Mengutip data pelacakan penerbangan dan citra satelit, publikasi tersebut mengatakan, “militer AS telah dengan cepat meningkatkan kehadirannya di dekat Iran, memindahkan lebih dari 150 pesawat ke pangkalan-pangkalan di Eropa dan Timur Tengah sejak putaran kedua pembicaraan nuklir antara Amerika Serikat dan Iran berakhir tanpa terobosan pada 17 Februari.”
Menurut laporan tersebut, kehadiran pasukan militer AS saat ini di wilayah tersebut “termasuk yang terbesar” sejak sebelum perang Irak, lebih dari dua dekade lalu.
Presiden AS Donald Trump telah beberapa kali mengancam akan menyerang Iran kecuali kesepakatan tentang program nuklirnya tercapai. Pejabat Iran mengatakan kesepakatan itu mungkin tetapi akan membutuhkan waktu.
Laporan tersebut menambahkan bahwa pengerahan kali ini melampaui peningkatan militer yang terlihat sebelum AS menyerang Iran pada Juni tahun lalu, menurut para ahli yang meninjau pengerahan tersebut.
“Mereka mengatakan aset yang dikumpulkan menunjukkan kampanye beberapa hari tanpa invasi darat,” lapor Washington Post.
“Tingkat kekuatan besar yang dikumpulkan berarti militer AS dapat melaksanakan apa pun yang diputuskan Trump – mulai dari kampanye berkelanjutan dan sangat agresif hingga serangan yang lebih terarah dan terbatas,” Washington Post mengutip pernyataan Dana Stroul, mantan wakil asisten sekretaris pertahanan untuk Timur Tengah.
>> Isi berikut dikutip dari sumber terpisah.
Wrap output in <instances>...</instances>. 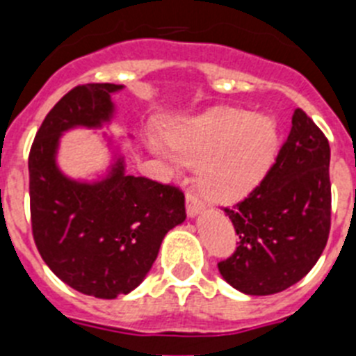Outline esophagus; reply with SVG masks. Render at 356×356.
Here are the masks:
<instances>
[{"label": "esophagus", "instance_id": "esophagus-1", "mask_svg": "<svg viewBox=\"0 0 356 356\" xmlns=\"http://www.w3.org/2000/svg\"><path fill=\"white\" fill-rule=\"evenodd\" d=\"M203 209H205V205L201 203L200 197H197L196 194L188 193L187 194V213H188V217H196L197 213L203 212Z\"/></svg>", "mask_w": 356, "mask_h": 356}]
</instances>
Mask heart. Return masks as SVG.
Here are the masks:
<instances>
[{"label":"heart","instance_id":"heart-1","mask_svg":"<svg viewBox=\"0 0 356 356\" xmlns=\"http://www.w3.org/2000/svg\"><path fill=\"white\" fill-rule=\"evenodd\" d=\"M169 149L149 140L172 172L197 165L201 193L229 203L250 194L269 172L278 151L271 118L234 106H217L175 121L165 130Z\"/></svg>","mask_w":356,"mask_h":356}]
</instances>
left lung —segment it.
Here are the masks:
<instances>
[{"mask_svg":"<svg viewBox=\"0 0 356 356\" xmlns=\"http://www.w3.org/2000/svg\"><path fill=\"white\" fill-rule=\"evenodd\" d=\"M225 213L238 246L217 267L237 291L276 294L316 266L330 234V144L303 110H294L291 134L266 178Z\"/></svg>","mask_w":356,"mask_h":356,"instance_id":"obj_1","label":"left lung"}]
</instances>
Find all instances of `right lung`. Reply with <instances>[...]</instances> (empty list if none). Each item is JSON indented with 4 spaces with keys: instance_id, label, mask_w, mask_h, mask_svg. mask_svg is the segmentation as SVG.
Returning <instances> with one entry per match:
<instances>
[{
    "instance_id": "right-lung-1",
    "label": "right lung",
    "mask_w": 356,
    "mask_h": 356,
    "mask_svg": "<svg viewBox=\"0 0 356 356\" xmlns=\"http://www.w3.org/2000/svg\"><path fill=\"white\" fill-rule=\"evenodd\" d=\"M115 83L69 90L40 124L28 159L31 229L37 250L58 278L81 294L114 300L143 284L169 229L185 221L180 188L127 175L119 146L103 134L112 162L94 180L58 165L62 135L102 130L115 115Z\"/></svg>"
}]
</instances>
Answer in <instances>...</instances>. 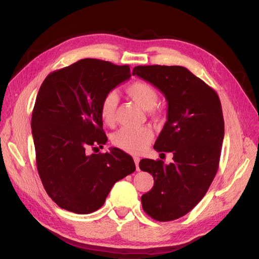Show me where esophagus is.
Returning a JSON list of instances; mask_svg holds the SVG:
<instances>
[{"instance_id": "1", "label": "esophagus", "mask_w": 259, "mask_h": 259, "mask_svg": "<svg viewBox=\"0 0 259 259\" xmlns=\"http://www.w3.org/2000/svg\"><path fill=\"white\" fill-rule=\"evenodd\" d=\"M134 161H135V164H136V169L139 170V161H140V159L138 158V156H134Z\"/></svg>"}]
</instances>
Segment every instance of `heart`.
Segmentation results:
<instances>
[{"instance_id": "obj_1", "label": "heart", "mask_w": 259, "mask_h": 259, "mask_svg": "<svg viewBox=\"0 0 259 259\" xmlns=\"http://www.w3.org/2000/svg\"><path fill=\"white\" fill-rule=\"evenodd\" d=\"M127 96L144 110H151L158 103V93L151 84L145 81L133 82L126 90ZM117 106V96L115 92L107 93L101 100L99 113L103 122L109 126L115 123V111ZM153 131L148 127H122L112 136V143L122 150L133 154H140L151 144Z\"/></svg>"}]
</instances>
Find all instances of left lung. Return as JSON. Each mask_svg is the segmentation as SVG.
Listing matches in <instances>:
<instances>
[{"instance_id": "1", "label": "left lung", "mask_w": 259, "mask_h": 259, "mask_svg": "<svg viewBox=\"0 0 259 259\" xmlns=\"http://www.w3.org/2000/svg\"><path fill=\"white\" fill-rule=\"evenodd\" d=\"M133 75L165 96L167 121L153 148L174 154L169 164L151 159L139 162V168L154 179L152 189L142 197L143 208L158 222L175 221L203 199L217 173L225 133L221 100L185 67L137 66Z\"/></svg>"}]
</instances>
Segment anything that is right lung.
<instances>
[{
	"mask_svg": "<svg viewBox=\"0 0 259 259\" xmlns=\"http://www.w3.org/2000/svg\"><path fill=\"white\" fill-rule=\"evenodd\" d=\"M130 77L126 65L85 58L50 73L42 83L31 128L38 175L59 207L93 213L104 205L117 180L135 171L132 156L117 148L88 153L108 140L99 113L101 100Z\"/></svg>",
	"mask_w": 259,
	"mask_h": 259,
	"instance_id": "obj_1",
	"label": "right lung"
}]
</instances>
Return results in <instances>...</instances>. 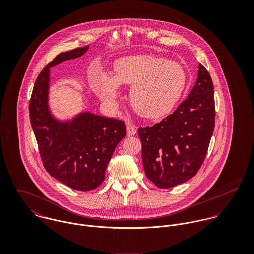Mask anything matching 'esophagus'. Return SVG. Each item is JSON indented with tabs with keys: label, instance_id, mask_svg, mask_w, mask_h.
Instances as JSON below:
<instances>
[{
	"label": "esophagus",
	"instance_id": "esophagus-1",
	"mask_svg": "<svg viewBox=\"0 0 254 254\" xmlns=\"http://www.w3.org/2000/svg\"><path fill=\"white\" fill-rule=\"evenodd\" d=\"M137 133V127L135 125H133L132 123H128L127 124V136H134Z\"/></svg>",
	"mask_w": 254,
	"mask_h": 254
}]
</instances>
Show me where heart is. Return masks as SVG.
<instances>
[{"instance_id": "1", "label": "heart", "mask_w": 254, "mask_h": 254, "mask_svg": "<svg viewBox=\"0 0 254 254\" xmlns=\"http://www.w3.org/2000/svg\"><path fill=\"white\" fill-rule=\"evenodd\" d=\"M187 72L181 64L151 55L119 58L113 75L98 72L92 79L95 94L107 105L115 106L120 85H132L130 102L145 118H160L176 107L186 90Z\"/></svg>"}]
</instances>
Namun, penasihat senior di Center for Strategic and International Studies, Mark Cancian, mengatakan jika “pemerintahan merencanakan kampanye udara yang berkepanjangan selama berminggu-minggu, maka aset militer yang lebih banyak akan dibutuhkan.”
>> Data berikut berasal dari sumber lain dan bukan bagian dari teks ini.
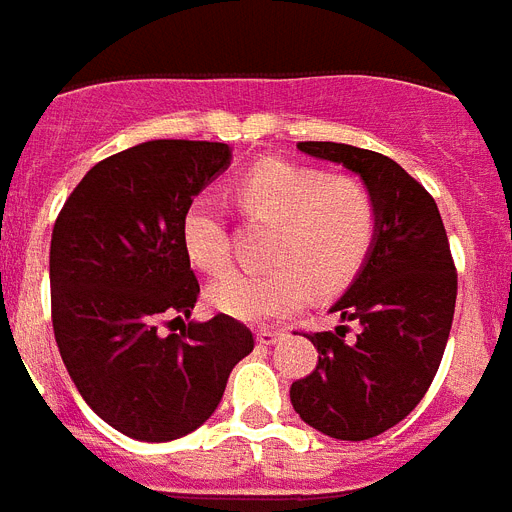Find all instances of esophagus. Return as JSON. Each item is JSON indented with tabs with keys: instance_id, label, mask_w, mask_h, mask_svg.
I'll use <instances>...</instances> for the list:
<instances>
[{
	"instance_id": "esophagus-1",
	"label": "esophagus",
	"mask_w": 512,
	"mask_h": 512,
	"mask_svg": "<svg viewBox=\"0 0 512 512\" xmlns=\"http://www.w3.org/2000/svg\"><path fill=\"white\" fill-rule=\"evenodd\" d=\"M284 339V331H276V328H260L257 331V342L260 344H276Z\"/></svg>"
}]
</instances>
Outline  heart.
Masks as SVG:
<instances>
[{
    "label": "heart",
    "instance_id": "obj_1",
    "mask_svg": "<svg viewBox=\"0 0 512 512\" xmlns=\"http://www.w3.org/2000/svg\"><path fill=\"white\" fill-rule=\"evenodd\" d=\"M236 202L252 220L273 223L265 273H228L207 289L210 305L242 321H278L305 305L310 281L336 289L355 276L376 236V199L355 178L284 160L260 162L236 184ZM181 239L205 273H223L231 244L220 202L199 194L186 207Z\"/></svg>",
    "mask_w": 512,
    "mask_h": 512
}]
</instances>
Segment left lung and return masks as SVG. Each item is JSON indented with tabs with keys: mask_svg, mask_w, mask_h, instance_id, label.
I'll return each instance as SVG.
<instances>
[{
	"mask_svg": "<svg viewBox=\"0 0 512 512\" xmlns=\"http://www.w3.org/2000/svg\"><path fill=\"white\" fill-rule=\"evenodd\" d=\"M297 149L352 170L376 199L371 252L331 305L357 334L336 326L307 336L318 365L289 389L307 426L363 442L397 426L434 381L455 315L458 273L434 197L397 162L336 141H299Z\"/></svg>",
	"mask_w": 512,
	"mask_h": 512,
	"instance_id": "1",
	"label": "left lung"
}]
</instances>
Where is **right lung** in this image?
<instances>
[{
  "mask_svg": "<svg viewBox=\"0 0 512 512\" xmlns=\"http://www.w3.org/2000/svg\"><path fill=\"white\" fill-rule=\"evenodd\" d=\"M231 165L218 141L155 139L97 162L57 215L49 247L52 326L86 405L120 434L170 442L215 413L228 373L255 347L228 315L189 320L199 284L181 220Z\"/></svg>",
  "mask_w": 512,
  "mask_h": 512,
  "instance_id": "add662e5",
  "label": "right lung"
}]
</instances>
Washington saat ini memiliki lebih dari selusin kapal perang di Timur Tengah: satu kapal induk – USS Abraham Lincoln – sembilan kapal perusak dan tiga kapal tempur pesisir.
Sangat jarang ada dua kapal induk AS – yang membawa puluhan pesawat tempur dan diawaki oleh ribuan pelaut – di Timur Tengah.
Amerika Serikat memiliki dua kapal perang besar di wilayah tersebut pada Juni tahun lalu ketika membom tiga situs nuklir Iran selama perang 12 hari Israel dengan Iran.
USS Gerald R. Ford, kapal induk terbesar di dunia, tiba di pangkalan angkatan laut AS di Teluk Souda di Kreta pada hari Selasa, dalam perjalanan untuk bergabung dengan pengerahan militer besar-besaran di Timur Tengah.